How to complete this task: Repeat every record below exactly as written.

-- Opening Marker --

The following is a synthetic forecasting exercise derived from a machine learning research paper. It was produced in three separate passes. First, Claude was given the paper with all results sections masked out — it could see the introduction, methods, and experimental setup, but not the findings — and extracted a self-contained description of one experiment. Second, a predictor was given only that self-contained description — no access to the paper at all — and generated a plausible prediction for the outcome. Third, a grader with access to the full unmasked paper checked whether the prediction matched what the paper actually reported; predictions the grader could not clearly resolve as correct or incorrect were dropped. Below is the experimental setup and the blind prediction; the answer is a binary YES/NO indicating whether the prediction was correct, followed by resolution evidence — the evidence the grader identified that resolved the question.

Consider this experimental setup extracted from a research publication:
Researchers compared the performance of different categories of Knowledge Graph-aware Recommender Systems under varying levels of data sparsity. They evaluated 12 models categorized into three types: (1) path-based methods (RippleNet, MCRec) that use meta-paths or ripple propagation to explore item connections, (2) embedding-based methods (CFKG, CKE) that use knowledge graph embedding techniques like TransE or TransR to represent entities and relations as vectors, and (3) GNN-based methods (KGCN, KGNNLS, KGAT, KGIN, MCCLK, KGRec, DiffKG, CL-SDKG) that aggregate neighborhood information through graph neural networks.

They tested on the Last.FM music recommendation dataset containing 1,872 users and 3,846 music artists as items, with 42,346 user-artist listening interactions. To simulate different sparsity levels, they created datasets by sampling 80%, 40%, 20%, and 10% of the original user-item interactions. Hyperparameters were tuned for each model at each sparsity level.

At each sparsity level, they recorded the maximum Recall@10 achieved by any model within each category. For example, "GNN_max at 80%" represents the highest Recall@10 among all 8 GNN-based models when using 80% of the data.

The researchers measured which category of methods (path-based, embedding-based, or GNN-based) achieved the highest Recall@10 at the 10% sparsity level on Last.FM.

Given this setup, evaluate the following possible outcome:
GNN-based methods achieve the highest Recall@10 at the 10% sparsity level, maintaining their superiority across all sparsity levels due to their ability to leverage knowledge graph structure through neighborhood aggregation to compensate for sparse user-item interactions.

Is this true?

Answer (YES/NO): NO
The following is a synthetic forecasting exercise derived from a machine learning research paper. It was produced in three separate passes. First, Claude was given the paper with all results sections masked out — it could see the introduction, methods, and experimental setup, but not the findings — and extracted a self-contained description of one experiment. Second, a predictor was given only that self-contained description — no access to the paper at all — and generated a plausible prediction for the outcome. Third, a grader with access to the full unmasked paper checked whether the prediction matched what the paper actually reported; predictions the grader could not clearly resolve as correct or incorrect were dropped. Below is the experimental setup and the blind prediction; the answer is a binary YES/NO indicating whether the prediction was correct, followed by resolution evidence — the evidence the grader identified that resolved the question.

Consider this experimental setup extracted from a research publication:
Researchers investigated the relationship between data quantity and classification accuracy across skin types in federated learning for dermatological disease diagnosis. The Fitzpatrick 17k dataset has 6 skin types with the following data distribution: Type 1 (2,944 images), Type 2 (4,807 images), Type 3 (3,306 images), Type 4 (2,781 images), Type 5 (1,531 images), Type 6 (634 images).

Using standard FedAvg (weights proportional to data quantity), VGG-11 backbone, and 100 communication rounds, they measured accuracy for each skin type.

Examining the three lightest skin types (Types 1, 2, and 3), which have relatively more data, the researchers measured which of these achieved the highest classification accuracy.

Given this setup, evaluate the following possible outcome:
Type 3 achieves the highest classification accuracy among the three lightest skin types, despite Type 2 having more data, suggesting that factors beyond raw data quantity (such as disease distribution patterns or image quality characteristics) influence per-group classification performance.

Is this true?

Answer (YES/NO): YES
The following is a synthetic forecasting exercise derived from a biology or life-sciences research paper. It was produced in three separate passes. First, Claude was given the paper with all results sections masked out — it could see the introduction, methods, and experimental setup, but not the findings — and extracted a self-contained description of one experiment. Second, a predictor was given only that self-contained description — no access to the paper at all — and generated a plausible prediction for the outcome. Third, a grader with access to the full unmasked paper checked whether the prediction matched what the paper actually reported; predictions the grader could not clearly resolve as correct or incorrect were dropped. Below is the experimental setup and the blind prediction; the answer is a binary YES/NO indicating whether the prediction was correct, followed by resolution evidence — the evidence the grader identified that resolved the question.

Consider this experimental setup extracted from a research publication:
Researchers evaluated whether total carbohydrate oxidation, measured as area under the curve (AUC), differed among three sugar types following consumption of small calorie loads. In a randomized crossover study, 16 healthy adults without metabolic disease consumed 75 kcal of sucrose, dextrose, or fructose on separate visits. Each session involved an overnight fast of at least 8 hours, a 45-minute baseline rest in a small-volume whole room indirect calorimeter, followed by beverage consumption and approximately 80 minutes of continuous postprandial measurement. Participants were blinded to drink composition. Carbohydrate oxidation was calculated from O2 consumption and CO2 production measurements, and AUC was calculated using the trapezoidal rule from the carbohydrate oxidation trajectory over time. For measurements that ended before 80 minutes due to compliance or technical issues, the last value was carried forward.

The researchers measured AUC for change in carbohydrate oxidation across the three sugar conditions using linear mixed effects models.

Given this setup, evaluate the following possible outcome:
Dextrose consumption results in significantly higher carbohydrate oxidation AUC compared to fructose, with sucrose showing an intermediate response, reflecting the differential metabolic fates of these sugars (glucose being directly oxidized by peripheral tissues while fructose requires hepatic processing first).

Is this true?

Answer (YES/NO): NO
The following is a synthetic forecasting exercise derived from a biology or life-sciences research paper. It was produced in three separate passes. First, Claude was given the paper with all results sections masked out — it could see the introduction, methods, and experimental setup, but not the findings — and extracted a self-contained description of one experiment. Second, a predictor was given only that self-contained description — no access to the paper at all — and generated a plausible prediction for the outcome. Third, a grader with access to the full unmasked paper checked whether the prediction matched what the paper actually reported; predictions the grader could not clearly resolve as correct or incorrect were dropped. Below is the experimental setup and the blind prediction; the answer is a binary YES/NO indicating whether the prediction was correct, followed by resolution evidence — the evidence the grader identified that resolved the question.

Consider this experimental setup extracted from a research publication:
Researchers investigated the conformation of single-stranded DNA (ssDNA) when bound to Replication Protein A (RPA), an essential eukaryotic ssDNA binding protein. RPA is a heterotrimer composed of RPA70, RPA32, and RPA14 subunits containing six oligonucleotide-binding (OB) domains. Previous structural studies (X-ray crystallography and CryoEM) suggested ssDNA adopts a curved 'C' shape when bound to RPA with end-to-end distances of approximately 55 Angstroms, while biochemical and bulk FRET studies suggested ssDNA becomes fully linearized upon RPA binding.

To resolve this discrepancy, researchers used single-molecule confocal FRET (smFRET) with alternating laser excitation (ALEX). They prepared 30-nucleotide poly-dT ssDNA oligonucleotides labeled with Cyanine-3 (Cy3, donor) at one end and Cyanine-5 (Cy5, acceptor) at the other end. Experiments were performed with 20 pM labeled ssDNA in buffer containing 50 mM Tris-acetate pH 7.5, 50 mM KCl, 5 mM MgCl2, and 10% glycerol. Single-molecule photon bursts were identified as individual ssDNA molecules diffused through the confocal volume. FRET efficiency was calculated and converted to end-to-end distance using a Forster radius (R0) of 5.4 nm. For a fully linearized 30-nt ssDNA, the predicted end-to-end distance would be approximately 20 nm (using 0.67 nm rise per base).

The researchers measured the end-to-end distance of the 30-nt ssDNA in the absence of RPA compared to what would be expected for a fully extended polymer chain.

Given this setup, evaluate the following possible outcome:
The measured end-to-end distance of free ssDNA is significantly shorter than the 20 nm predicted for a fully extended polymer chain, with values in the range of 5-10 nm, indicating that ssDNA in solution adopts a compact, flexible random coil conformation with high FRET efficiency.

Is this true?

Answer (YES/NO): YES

-- Closing Marker --

Result of this exercise:
The following is a synthetic forecasting exercise derived from a machine learning research paper. It was produced in three separate passes. First, Claude was given the paper with all results sections masked out — it could see the introduction, methods, and experimental setup, but not the findings — and extracted a self-contained description of one experiment. Second, a predictor was given only that self-contained description — no access to the paper at all — and generated a plausible prediction for the outcome. Third, a grader with access to the full unmasked paper checked whether the prediction matched what the paper actually reported; predictions the grader could not clearly resolve as correct or incorrect were dropped. Below is the experimental setup and the blind prediction; the answer is a binary YES/NO indicating whether the prediction was correct, followed by resolution evidence — the evidence the grader identified that resolved the question.

Consider this experimental setup extracted from a research publication:
Researchers compared the performance of different categories of Knowledge Graph-aware Recommender Systems under varying levels of data sparsity. They evaluated 12 models categorized into three types: (1) path-based methods (RippleNet, MCRec) that use meta-paths or ripple propagation to explore item connections, (2) embedding-based methods (CFKG, CKE) that use knowledge graph embedding techniques like TransE or TransR to represent entities and relations as vectors, and (3) GNN-based methods (KGCN, KGNNLS, KGAT, KGIN, MCCLK, KGRec, DiffKG, CL-SDKG) that aggregate neighborhood information through graph neural networks.

They tested on the Last.FM music recommendation dataset containing 1,872 users and 3,846 music artists as items, with 42,346 user-artist listening interactions. To simulate different sparsity levels, they created datasets by sampling 80%, 40%, 20%, and 10% of the original user-item interactions. Hyperparameters were tuned for each model at each sparsity level.

At each sparsity level, they recorded the maximum Recall@10 achieved by any model within each category. For example, "GNN_max at 80%" represents the highest Recall@10 among all 8 GNN-based models when using 80% of the data.

The researchers measured which category of methods (path-based, embedding-based, or GNN-based) achieved the highest Recall@10 at the 10% sparsity level on Last.FM.

Given this setup, evaluate the following possible outcome:
GNN-based methods achieve the highest Recall@10 at the 10% sparsity level, maintaining their superiority across all sparsity levels due to their ability to leverage knowledge graph structure through neighborhood aggregation to compensate for sparse user-item interactions.

Is this true?

Answer (YES/NO): NO
The following is a synthetic forecasting exercise derived from a machine learning research paper. It was produced in three separate passes. First, Claude was given the paper with all results sections masked out — it could see the introduction, methods, and experimental setup, but not the findings — and extracted a self-contained description of one experiment. Second, a predictor was given only that self-contained description — no access to the paper at all — and generated a plausible prediction for the outcome. Third, a grader with access to the full unmasked paper checked whether the prediction matched what the paper actually reported; predictions the grader could not clearly resolve as correct or incorrect were dropped. Below is the experimental setup and the blind prediction; the answer is a binary YES/NO indicating whether the prediction was correct, followed by resolution evidence — the evidence the grader identified that resolved the question.

Consider this experimental setup extracted from a research publication:
Researchers investigated the relationship between data quantity and classification accuracy across skin types in federated learning for dermatological disease diagnosis. The Fitzpatrick 17k dataset has 6 skin types with the following data distribution: Type 1 (2,944 images), Type 2 (4,807 images), Type 3 (3,306 images), Type 4 (2,781 images), Type 5 (1,531 images), Type 6 (634 images).

Using standard FedAvg (weights proportional to data quantity), VGG-11 backbone, and 100 communication rounds, they measured accuracy for each skin type.

Examining the three lightest skin types (Types 1, 2, and 3), which have relatively more data, the researchers measured which of these achieved the highest classification accuracy.

Given this setup, evaluate the following possible outcome:
Type 3 achieves the highest classification accuracy among the three lightest skin types, despite Type 2 having more data, suggesting that factors beyond raw data quantity (such as disease distribution patterns or image quality characteristics) influence per-group classification performance.

Is this true?

Answer (YES/NO): YES
The following is a synthetic forecasting exercise derived from a biology or life-sciences research paper. It was produced in three separate passes. First, Claude was given the paper with all results sections masked out — it could see the introduction, methods, and experimental setup, but not the findings — and extracted a self-contained description of one experiment. Second, a predictor was given only that self-contained description — no access to the paper at all — and generated a plausible prediction for the outcome. Third, a grader with access to the full unmasked paper checked whether the prediction matched what the paper actually reported; predictions the grader could not clearly resolve as correct or incorrect were dropped. Below is the experimental setup and the blind prediction; the answer is a binary YES/NO indicating whether the prediction was correct, followed by resolution evidence — the evidence the grader identified that resolved the question.

Consider this experimental setup extracted from a research publication:
Researchers evaluated whether total carbohydrate oxidation, measured as area under the curve (AUC), differed among three sugar types following consumption of small calorie loads. In a randomized crossover study, 16 healthy adults without metabolic disease consumed 75 kcal of sucrose, dextrose, or fructose on separate visits. Each session involved an overnight fast of at least 8 hours, a 45-minute baseline rest in a small-volume whole room indirect calorimeter, followed by beverage consumption and approximately 80 minutes of continuous postprandial measurement. Participants were blinded to drink composition. Carbohydrate oxidation was calculated from O2 consumption and CO2 production measurements, and AUC was calculated using the trapezoidal rule from the carbohydrate oxidation trajectory over time. For measurements that ended before 80 minutes due to compliance or technical issues, the last value was carried forward.

The researchers measured AUC for change in carbohydrate oxidation across the three sugar conditions using linear mixed effects models.

Given this setup, evaluate the following possible outcome:
Dextrose consumption results in significantly higher carbohydrate oxidation AUC compared to fructose, with sucrose showing an intermediate response, reflecting the differential metabolic fates of these sugars (glucose being directly oxidized by peripheral tissues while fructose requires hepatic processing first).

Is this true?

Answer (YES/NO): NO
The following is a synthetic forecasting exercise derived from a biology or life-sciences research paper. It was produced in three separate passes. First, Claude was given the paper with all results sections masked out — it could see the introduction, methods, and experimental setup, but not the findings — and extracted a self-contained description of one experiment. Second, a predictor was given only that self-contained description — no access to the paper at all — and generated a plausible prediction for the outcome. Third, a grader with access to the full unmasked paper checked whether the prediction matched what the paper actually reported; predictions the grader could not clearly resolve as correct or incorrect were dropped. Below is the experimental setup and the blind prediction; the answer is a binary YES/NO indicating whether the prediction was correct, followed by resolution evidence — the evidence the grader identified that resolved the question.

Consider this experimental setup extracted from a research publication:
Researchers investigated the conformation of single-stranded DNA (ssDNA) when bound to Replication Protein A (RPA), an essential eukaryotic ssDNA binding protein. RPA is a heterotrimer composed of RPA70, RPA32, and RPA14 subunits containing six oligonucleotide-binding (OB) domains. Previous structural studies (X-ray crystallography and CryoEM) suggested ssDNA adopts a curved 'C' shape when bound to RPA with end-to-end distances of approximately 55 Angstroms, while biochemical and bulk FRET studies suggested ssDNA becomes fully linearized upon RPA binding.

To resolve this discrepancy, researchers used single-molecule confocal FRET (smFRET) with alternating laser excitation (ALEX). They prepared 30-nucleotide poly-dT ssDNA oligonucleotides labeled with Cyanine-3 (Cy3, donor) at one end and Cyanine-5 (Cy5, acceptor) at the other end. Experiments were performed with 20 pM labeled ssDNA in buffer containing 50 mM Tris-acetate pH 7.5, 50 mM KCl, 5 mM MgCl2, and 10% glycerol. Single-molecule photon bursts were identified as individual ssDNA molecules diffused through the confocal volume. FRET efficiency was calculated and converted to end-to-end distance using a Forster radius (R0) of 5.4 nm. For a fully linearized 30-nt ssDNA, the predicted end-to-end distance would be approximately 20 nm (using 0.67 nm rise per base).

The researchers measured the end-to-end distance of the 30-nt ssDNA in the absence of RPA compared to what would be expected for a fully extended polymer chain.

Given this setup, evaluate the following possible outcome:
The measured end-to-end distance of free ssDNA is significantly shorter than the 20 nm predicted for a fully extended polymer chain, with values in the range of 5-10 nm, indicating that ssDNA in solution adopts a compact, flexible random coil conformation with high FRET efficiency.

Is this true?

Answer (YES/NO): YES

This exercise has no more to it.